Kustomer is aware of an event affecting workflows and routing that may cause platform delays. Our team is currently working to identify the cause of this issue in an effort to implement a resolution. Please expect additional updates within the next 30 minutes, please reach out to Kustomer Support at [email protected] for any further questions or updates.
monitoring Oct 08, 2025, 02:31 PM UTC

Kustomer has implemented an update to address an event affecting workflows, business rules, and routing in Prod 2 that caused platform delays. Our team is currently monitoring this update to ensure the issue is fully resolved.

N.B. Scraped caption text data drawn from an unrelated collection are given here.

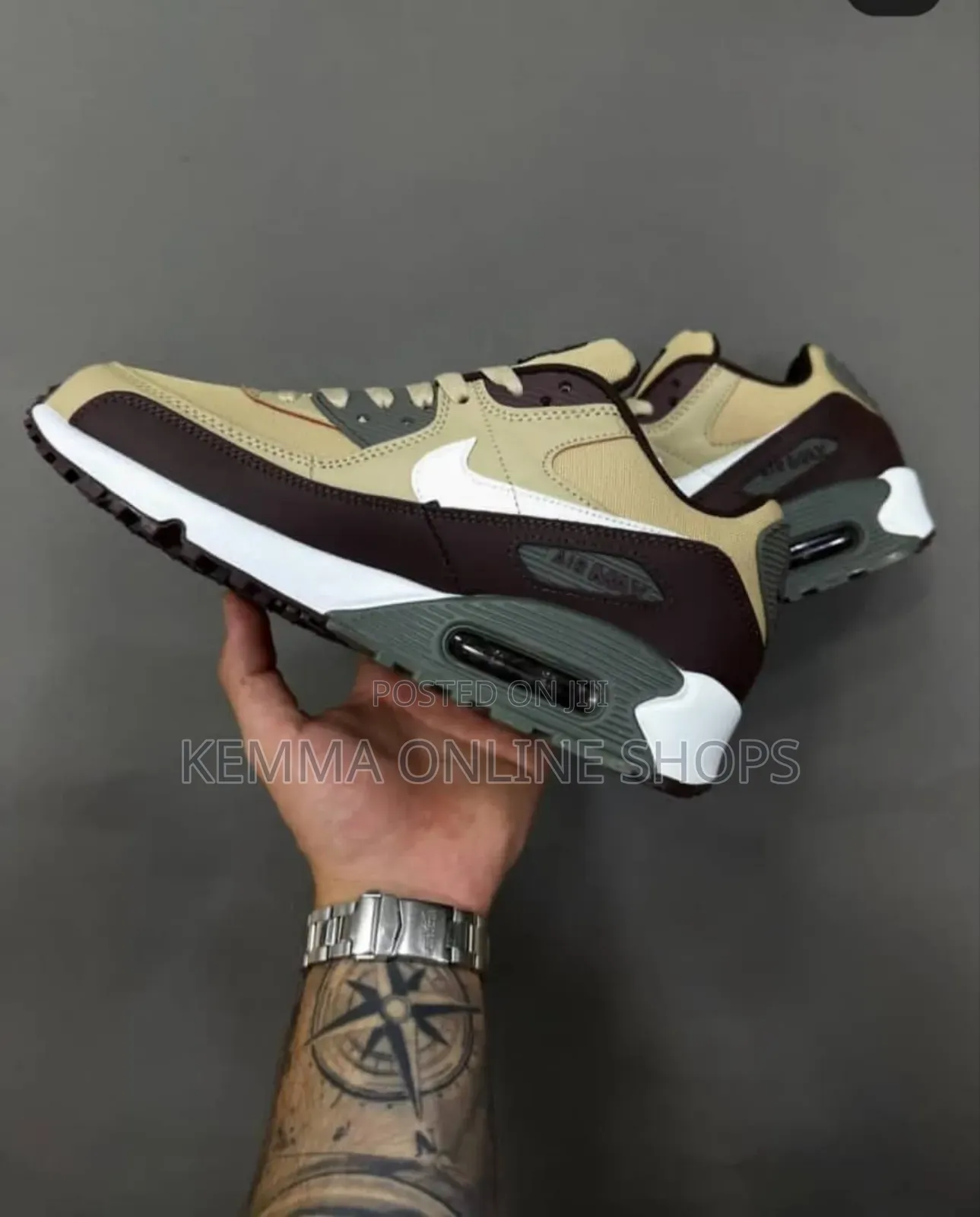 Airmax Nike Sneaker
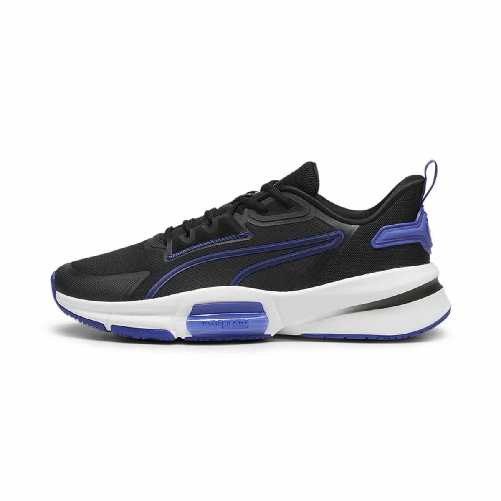 Puma Scarpe Sportive Uomo Puma Pwrframe Tr 3 Nero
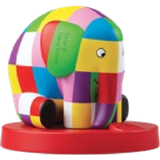 FABA Audio figure - Stories from Elmer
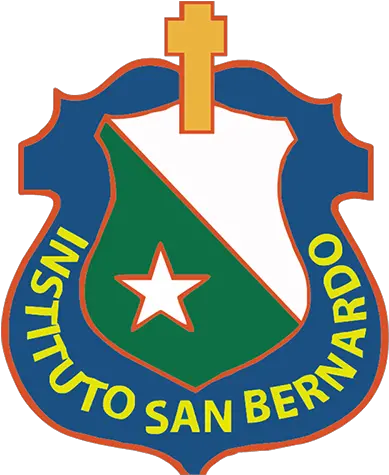  Inicio Instituto San Bernardo De La Salle Png La Salle Logotipo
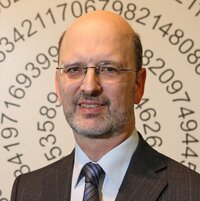 Prof. Dr. Albrecht Beutelsbacher
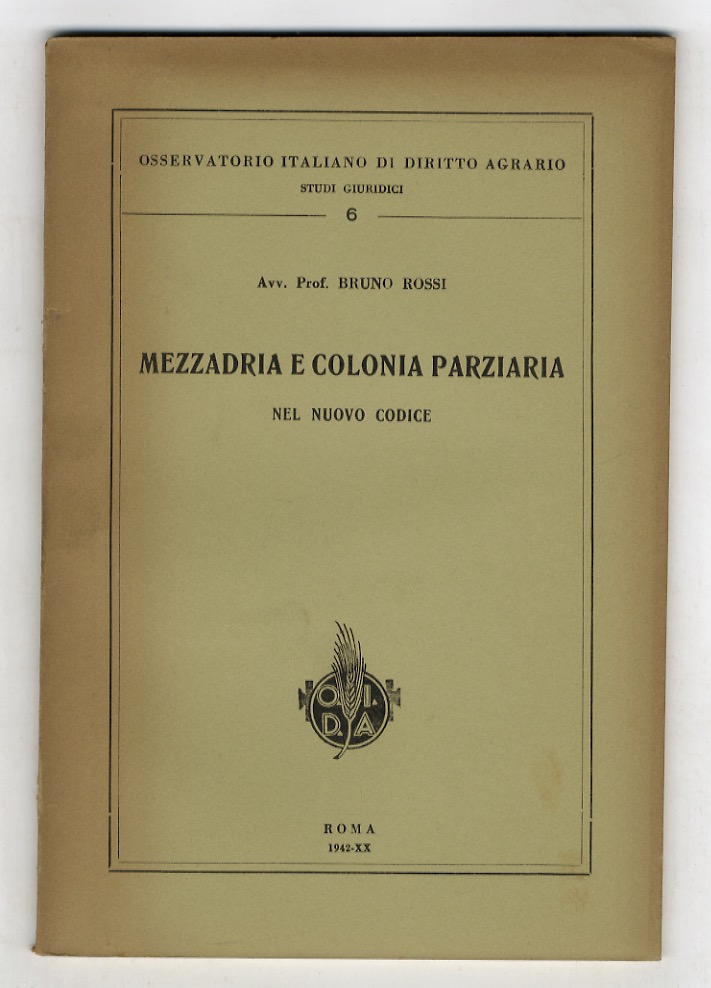 Libreria antiquaria Gozzini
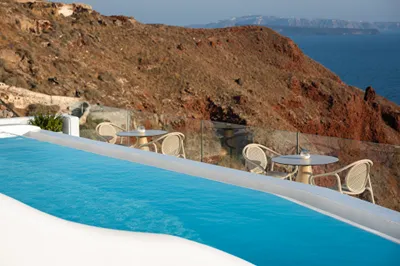 Maregio Suites Santorini
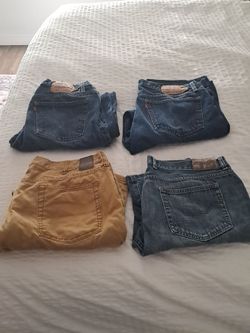 Mens Jeans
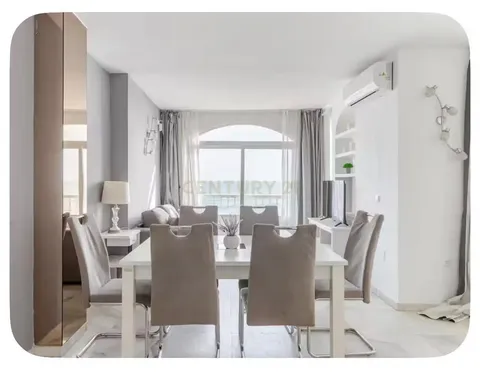 Pis de 93 m² a Mijas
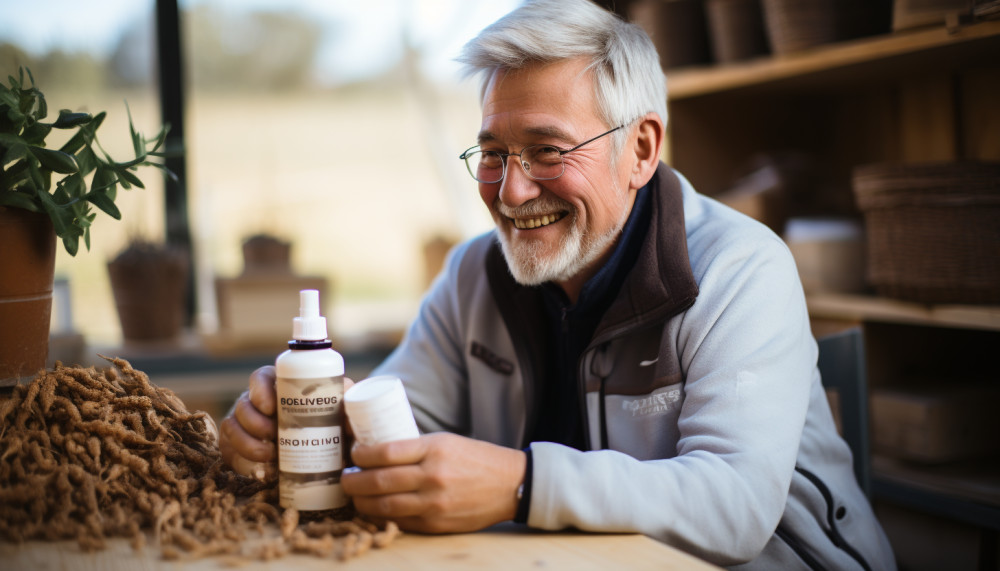 Autres - NOTRE AVIS SUR SYMBIOFLORE 50, LA FORMULE DE BIOVANCIA POUR LE BIEN-ÊTRE INTESTINAL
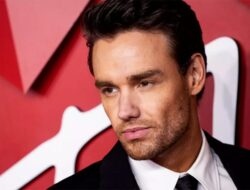 Perjalanan Karier Liam Payne, Anggota One Direction yang Meninggal Jatuh Di Balkon Hotel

Please expect further updates within the next 30 minutes, and reach out to Kustomer support at [email protected] if you have additional questions or concerns.
resolved Oct 08, 2025, 03:16 PM UTC

Kustomer has resolved an event affecting Prod 2 that may have caused issues with routing and workflows. To resolve this issue, our team has released an update. After careful monitoring, our team has determined that our systems are now fully restored, and has completed a redrive. Please reach out to Kustomer support at [email protected] if you have additional questions or concerns.

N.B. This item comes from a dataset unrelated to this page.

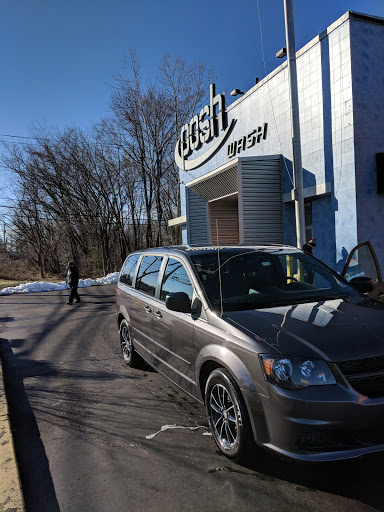 Car Wash «Posh Car Wash & Express Lube», reviews and photos, 400 S White Horse Pike, Stratford, NJ 08084, USA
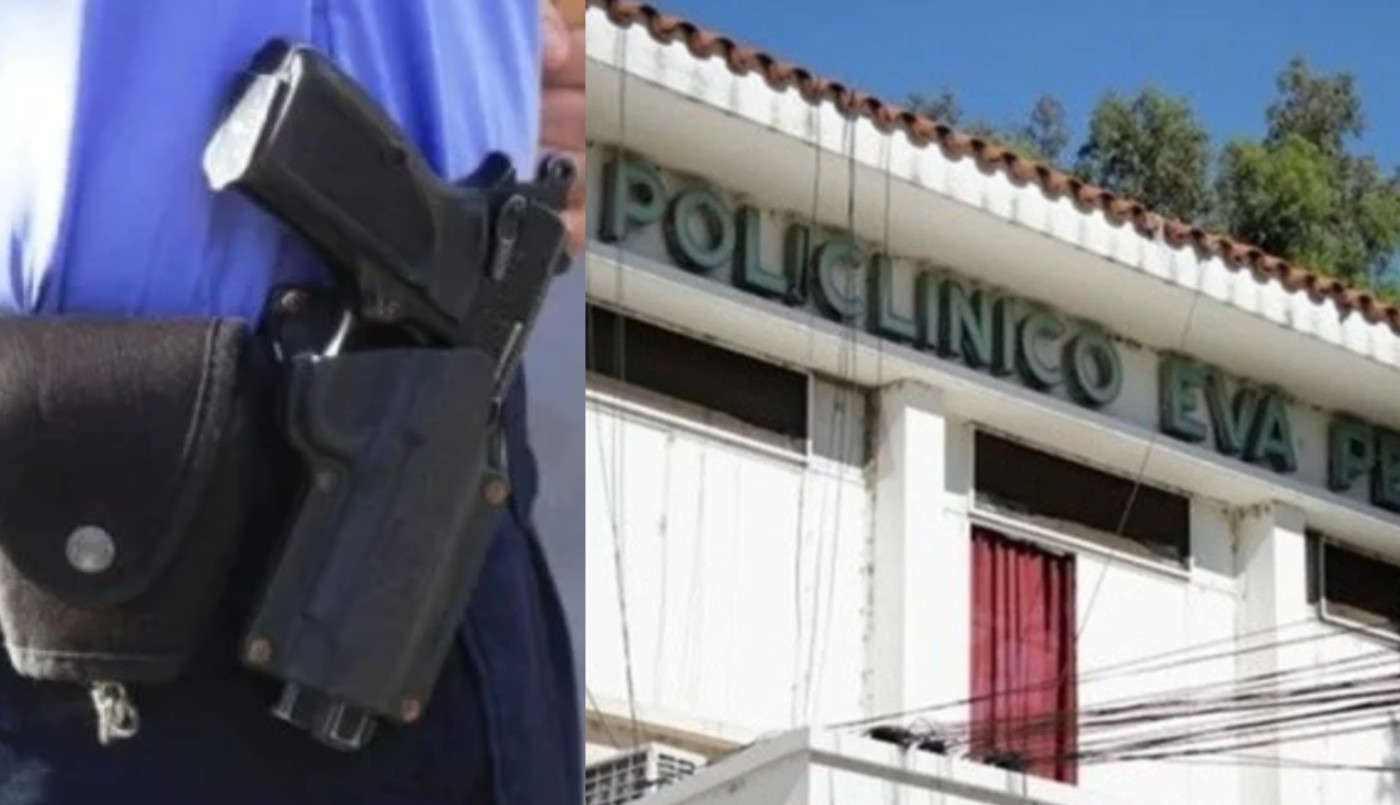 Tragedia en Rosario: un policía manipulaba un arma y mató a su compañero por error | Actualidad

postmortem Oct 16, 2025, 04:40 PM UTC

# **Summary** On October 8, 2025, Kustomer experienced a period of degraded performance in our prod2 EU environment that affected business rules, workflow execution and routing responsiveness. The elevated load stemmed from an internal feedback loop in workflow processing, which caused increased memory usage and instability in a downstream automation component. Systems serving automation traffic became rate-limited as they approached memory thresholds, resulting in delays across related services. The issue was mitigated by reducing processing throughput and rebalancing service traffic, allowing impacted systems to stabilize. Full recovery was confirmed later that day. # **Impact** * **Duration:** ~2.5 hours of degraded performance * **Scope:** Production region prod-2 \(EU\) * **Customer Impact:** * Minor latency observed across multiple customer organizations # **Next Steps** While existing safeguards are already in place, we are implementing additional safety measures to better detect anomalous workflow patterns and further enhance the stability of our automation systems under high-load scenarios. We’re also investing in expanded observability to improve early detection of similar issues in the future.